Every entry needs to be printed exactly, please.

BEGIN Study material

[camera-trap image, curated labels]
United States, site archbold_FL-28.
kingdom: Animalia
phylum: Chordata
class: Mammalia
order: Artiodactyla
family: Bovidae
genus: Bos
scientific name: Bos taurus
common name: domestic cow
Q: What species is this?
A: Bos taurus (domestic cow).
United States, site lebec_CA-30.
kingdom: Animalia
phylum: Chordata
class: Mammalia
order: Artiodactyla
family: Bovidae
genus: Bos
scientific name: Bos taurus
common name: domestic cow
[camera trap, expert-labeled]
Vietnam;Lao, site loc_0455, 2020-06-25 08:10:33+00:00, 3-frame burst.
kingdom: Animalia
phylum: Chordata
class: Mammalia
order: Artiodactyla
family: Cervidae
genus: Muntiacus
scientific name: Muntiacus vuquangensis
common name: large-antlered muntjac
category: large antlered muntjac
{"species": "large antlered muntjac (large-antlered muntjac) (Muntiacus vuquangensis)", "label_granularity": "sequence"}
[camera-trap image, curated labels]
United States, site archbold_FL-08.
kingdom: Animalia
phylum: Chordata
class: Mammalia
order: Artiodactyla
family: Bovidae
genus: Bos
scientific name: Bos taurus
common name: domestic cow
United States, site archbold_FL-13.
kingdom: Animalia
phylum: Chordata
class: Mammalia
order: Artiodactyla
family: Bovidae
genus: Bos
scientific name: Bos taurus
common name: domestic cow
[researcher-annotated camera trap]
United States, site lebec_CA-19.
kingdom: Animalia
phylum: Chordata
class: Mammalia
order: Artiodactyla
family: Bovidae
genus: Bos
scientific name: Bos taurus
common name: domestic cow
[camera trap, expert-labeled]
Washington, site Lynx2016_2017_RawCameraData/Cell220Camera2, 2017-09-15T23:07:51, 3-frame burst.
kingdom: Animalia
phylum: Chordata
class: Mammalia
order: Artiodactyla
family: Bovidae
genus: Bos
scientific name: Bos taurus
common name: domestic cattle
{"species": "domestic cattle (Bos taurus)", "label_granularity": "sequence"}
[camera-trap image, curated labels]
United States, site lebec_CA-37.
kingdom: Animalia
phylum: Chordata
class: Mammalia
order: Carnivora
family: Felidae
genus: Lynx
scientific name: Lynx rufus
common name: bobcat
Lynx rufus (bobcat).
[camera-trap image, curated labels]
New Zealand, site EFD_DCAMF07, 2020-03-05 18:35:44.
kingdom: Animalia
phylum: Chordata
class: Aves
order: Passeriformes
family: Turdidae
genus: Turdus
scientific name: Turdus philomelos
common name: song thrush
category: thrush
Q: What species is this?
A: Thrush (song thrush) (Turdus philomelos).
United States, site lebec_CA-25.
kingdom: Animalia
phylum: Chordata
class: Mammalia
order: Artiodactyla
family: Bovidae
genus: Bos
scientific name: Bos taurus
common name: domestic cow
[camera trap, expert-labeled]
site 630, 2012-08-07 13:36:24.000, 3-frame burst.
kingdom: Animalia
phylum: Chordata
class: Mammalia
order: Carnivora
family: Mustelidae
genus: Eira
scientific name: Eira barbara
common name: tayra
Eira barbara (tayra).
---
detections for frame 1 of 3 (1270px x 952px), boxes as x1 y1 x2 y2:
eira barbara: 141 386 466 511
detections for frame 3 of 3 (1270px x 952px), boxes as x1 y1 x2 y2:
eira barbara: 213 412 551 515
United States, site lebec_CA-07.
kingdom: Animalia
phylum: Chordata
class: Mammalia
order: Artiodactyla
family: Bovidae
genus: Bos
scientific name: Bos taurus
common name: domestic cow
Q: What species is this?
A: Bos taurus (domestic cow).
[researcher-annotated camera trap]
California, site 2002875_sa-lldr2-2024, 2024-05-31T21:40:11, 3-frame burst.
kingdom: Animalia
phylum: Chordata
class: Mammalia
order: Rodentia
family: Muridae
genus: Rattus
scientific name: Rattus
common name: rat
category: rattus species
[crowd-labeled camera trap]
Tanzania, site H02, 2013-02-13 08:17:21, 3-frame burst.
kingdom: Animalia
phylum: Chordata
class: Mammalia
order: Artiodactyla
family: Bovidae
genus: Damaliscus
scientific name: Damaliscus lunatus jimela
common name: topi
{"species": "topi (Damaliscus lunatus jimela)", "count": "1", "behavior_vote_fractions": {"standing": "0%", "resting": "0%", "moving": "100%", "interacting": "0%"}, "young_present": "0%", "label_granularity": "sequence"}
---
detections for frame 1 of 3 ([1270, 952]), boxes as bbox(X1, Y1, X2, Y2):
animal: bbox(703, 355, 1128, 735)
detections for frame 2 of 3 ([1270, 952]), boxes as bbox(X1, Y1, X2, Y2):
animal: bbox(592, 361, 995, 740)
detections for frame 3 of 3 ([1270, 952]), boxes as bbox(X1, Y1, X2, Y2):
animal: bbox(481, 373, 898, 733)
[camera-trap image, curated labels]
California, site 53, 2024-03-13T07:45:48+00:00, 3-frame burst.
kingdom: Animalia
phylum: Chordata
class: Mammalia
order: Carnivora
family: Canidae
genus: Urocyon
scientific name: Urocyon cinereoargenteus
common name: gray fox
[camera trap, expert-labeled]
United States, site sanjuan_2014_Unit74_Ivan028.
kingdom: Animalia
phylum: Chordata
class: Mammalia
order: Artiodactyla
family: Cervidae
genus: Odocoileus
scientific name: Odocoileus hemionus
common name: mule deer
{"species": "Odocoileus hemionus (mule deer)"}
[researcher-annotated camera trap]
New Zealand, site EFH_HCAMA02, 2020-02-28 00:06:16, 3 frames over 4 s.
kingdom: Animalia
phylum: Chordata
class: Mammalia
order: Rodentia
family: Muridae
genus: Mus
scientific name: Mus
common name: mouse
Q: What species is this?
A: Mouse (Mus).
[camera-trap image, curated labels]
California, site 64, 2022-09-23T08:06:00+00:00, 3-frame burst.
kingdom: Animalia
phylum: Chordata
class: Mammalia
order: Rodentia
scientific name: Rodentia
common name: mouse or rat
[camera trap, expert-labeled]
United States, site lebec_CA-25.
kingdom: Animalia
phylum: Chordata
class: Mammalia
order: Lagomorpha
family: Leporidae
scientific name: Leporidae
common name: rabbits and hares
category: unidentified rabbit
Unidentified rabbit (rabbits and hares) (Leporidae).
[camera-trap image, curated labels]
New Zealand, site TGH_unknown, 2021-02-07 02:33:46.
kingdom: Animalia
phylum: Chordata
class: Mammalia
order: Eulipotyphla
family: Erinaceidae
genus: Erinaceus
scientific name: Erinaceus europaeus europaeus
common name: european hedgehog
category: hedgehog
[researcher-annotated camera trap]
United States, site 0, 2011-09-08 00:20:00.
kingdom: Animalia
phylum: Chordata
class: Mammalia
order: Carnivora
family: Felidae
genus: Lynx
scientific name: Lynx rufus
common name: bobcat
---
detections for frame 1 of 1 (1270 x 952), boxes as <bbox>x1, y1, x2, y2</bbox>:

END Study material

Solution to this task -
[camera-trap image, curated labels]
United States, site archbold_FL-28.
kingdom: Animalia
phylum: Chordata
class: Mammalia
order: Artiodactyla
family: Bovidae
genus: Bos
scientific name: Bos taurus
common name: domestic cow
Q: What species is this?
A: Bos taurus (domestic cow).
United States, site lebec_CA-30.
kingdom: Animalia
phylum: Chordata
class: Mammalia
order: Artiodactyla
family: Bovidae
genus: Bos
scientific name: Bos taurus
common name: domestic cow
[camera trap, expert-labeled]
Vietnam;Lao, site loc_0455, 2020-06-25 08:10:33+00:00, 3-frame burst.
kingdom: Animalia
phylum: Chordata
class: Mammalia
order: Artiodactyla
family: Cervidae
genus: Muntiacus
scientific name: Muntiacus vuquangensis
common name: large-antlered muntjac
category: large antlered muntjac
{"species": "large antlered muntjac (large-antlered muntjac) (Muntiacus vuquangensis)", "label_granularity": "sequence"}
[camera-trap image, curated labels]
United States, site archbold_FL-08.
kingdom: Animalia
phylum: Chordata
class: Mammalia
order: Artiodactyla
family: Bovidae
genus: Bos
scientific name: Bos taurus
common name: domestic cow
United States, site archbold_FL-13.
kingdom: Animalia
phylum: Chordata
class: Mammalia
order: Artiodactyla
family: Bovidae
genus: Bos
scientific name: Bos taurus
common name: domestic cow
[researcher-annotated camera trap]
United States, site lebec_CA-19.
kingdom: Animalia
phylum: Chordata
class: Mammalia
order: Artiodactyla
family: Bovidae
genus: Bos
scientific name: Bos taurus
common name: domestic cow
[camera trap, expert-labeled]
Washington, site Lynx2016_2017_RawCameraData/Cell220Camera2, 2017-09-15T23:07:51, 3-frame burst.
kingdom: Animalia
phylum: Chordata
class: Mammalia
order: Artiodactyla
family: Bovidae
genus: Bos
scientific name: Bos taurus
common name: domestic cattle
{"species": "domestic cattle (Bos taurus)", "label_granularity": "sequence"}
[camera-trap image, curated labels]
United States, site lebec_CA-37.
kingdom: Animalia
phylum: Chordata
class: Mammalia
order: Carnivora
family: Felidae
genus: Lynx
scientific name: Lynx rufus
common name: bobcat
Lynx rufus (bobcat).
[camera-trap image, curated labels]
New Zealand, site EFD_DCAMF07, 2020-03-05 18:35:44.
kingdom: Animalia
phylum: Chordata
class: Aves
order: Passeriformes
family: Turdidae
genus: Turdus
scientific name: Turdus philomelos
common name: song thrush
category: thrush
Q: What species is this?
A: Thrush (song thrush) (Turdus philomelos).
United States, site lebec_CA-25.
kingdom: Animalia
phylum: Chordata
class: Mammalia
order: Artiodactyla
family: Bovidae
genus: Bos
scientific name: Bos taurus
common name: domestic cow
[camera trap, expert-labeled]
site 630, 2012-08-07 13:36:24.000, 3-frame burst.
kingdom: Animalia
phylum: Chordata
class: Mammalia
order: Carnivora
family: Mustelidae
genus: Eira
scientific name: Eira barbara
common name: tayra
Eira barbara (tayra).
---
detections for frame 1 of 3 (1270px x 952px), boxes as x1 y1 x2 y2:
eira barbara: 141 386 466 511
detections for frame 3 of 3 (1270px x 952px), boxes as x1 y1 x2 y2:
eira barbara: 213 412 551 515
United States, site lebec_CA-07.
kingdom: Animalia
phylum: Chordata
class: Mammalia
order: Artiodactyla
family: Bovidae
genus: Bos
scientific name: Bos taurus
common name: domestic cow
Q: What species is this?
A: Bos taurus (domestic cow).
[researcher-annotated camera trap]
California, site 2002875_sa-lldr2-2024, 2024-05-31T21:40:11, 3-frame burst.
kingdom: Animalia
phylum: Chordata
class: Mammalia
order: Rodentia
family: Muridae
genus: Rattus
scientific name: Rattus
common name: rat
category: rattus species
[crowd-labeled camera trap]
Tanzania, site H02, 2013-02-13 08:17:21, 3-frame burst.
kingdom: Animalia
phylum: Chordata
class: Mammalia
order: Artiodactyla
family: Bovidae
genus: Damaliscus
scientific name: Damaliscus lunatus jimela
common name: topi
{"species": "topi (Damaliscus lunatus jimela)", "count": "1", "behavior_vote_fractions": {"standing": "0%", "resting": "0%", "moving": "100%", "interacting": "0%"}, "young_present": "0%", "label_granularity": "sequence"}
---
detections for frame 1 of 3 ([1270, 952]), boxes as bbox(X1, Y1, X2, Y2):
animal: bbox(703, 355, 1128, 735)
detections for frame 2 of 3 ([1270, 952]), boxes as bbox(X1, Y1, X2, Y2):
animal: bbox(592, 361, 995, 740)
detections for frame 3 of 3 ([1270, 952]), boxes as bbox(X1, Y1, X2, Y2):
animal: bbox(481, 373, 898, 733)
[camera-trap image, curated labels]
California, site 53, 2024-03-13T07:45:48+00:00, 3-frame burst.
kingdom: Animalia
phylum: Chordata
class: Mammalia
order: Carnivora
family: Canidae
genus: Urocyon
scientific name: Urocyon cinereoargenteus
common name: gray fox
[camera trap, expert-labeled]
United States, site sanjuan_2014_Unit74_Ivan028.
kingdom: Animalia
phylum: Chordata
class: Mammalia
order: Artiodactyla
family: Cervidae
genus: Odocoileus
scientific name: Odocoileus hemionus
common name: mule deer
{"species": "Odocoileus hemionus (mule deer)"}
[researcher-annotated camera trap]
New Zealand, site EFH_HCAMA02, 2020-02-28 00:06:16, 3 frames over 4 s.
kingdom: Animalia
phylum: Chordata
class: Mammalia
order: Rodentia
family: Muridae
genus: Mus
scientific name: Mus
common name: mouse
Q: What species is this?
A: Mouse (Mus).
[camera-trap image, curated labels]
California, site 64, 2022-09-23T08:06:00+00:00, 3-frame burst.
kingdom: Animalia
phylum: Chordata
class: Mammalia
order: Rodentia
scientific name: Rodentia
common name: mouse or rat
[camera trap, expert-labeled]
United States, site lebec_CA-25.
kingdom: Animalia
phylum: Chordata
class: Mammalia
order: Lagomorpha
family: Leporidae
scientific name: Leporidae
common name: rabbits and hares
category: unidentified rabbit
Unidentified rabbit (rabbits and hares) (Leporidae).
[camera-trap image, curated labels]
New Zealand, site TGH_unknown, 2021-02-07 02:33:46.
kingdom: Animalia
phylum: Chordata
class: Mammalia
order: Eulipotyphla
family: Erinaceidae
genus: Erinaceus
scientific name: Erinaceus europaeus europaeus
common name: european hedgehog
category: hedgehog
[researcher-annotated camera trap]
United States, site 0, 2011-09-08 00:20:00.
kingdom: Animalia
phylum: Chordata
class: Mammalia
order: Carnivora
family: Felidae
genus: Lynx
scientific name: Lynx rufus
common name: bobcat
---
detections for frame 1 of 1 (1270 x 952), boxes as <bbox>x1, y1, x2, y2</bbox>:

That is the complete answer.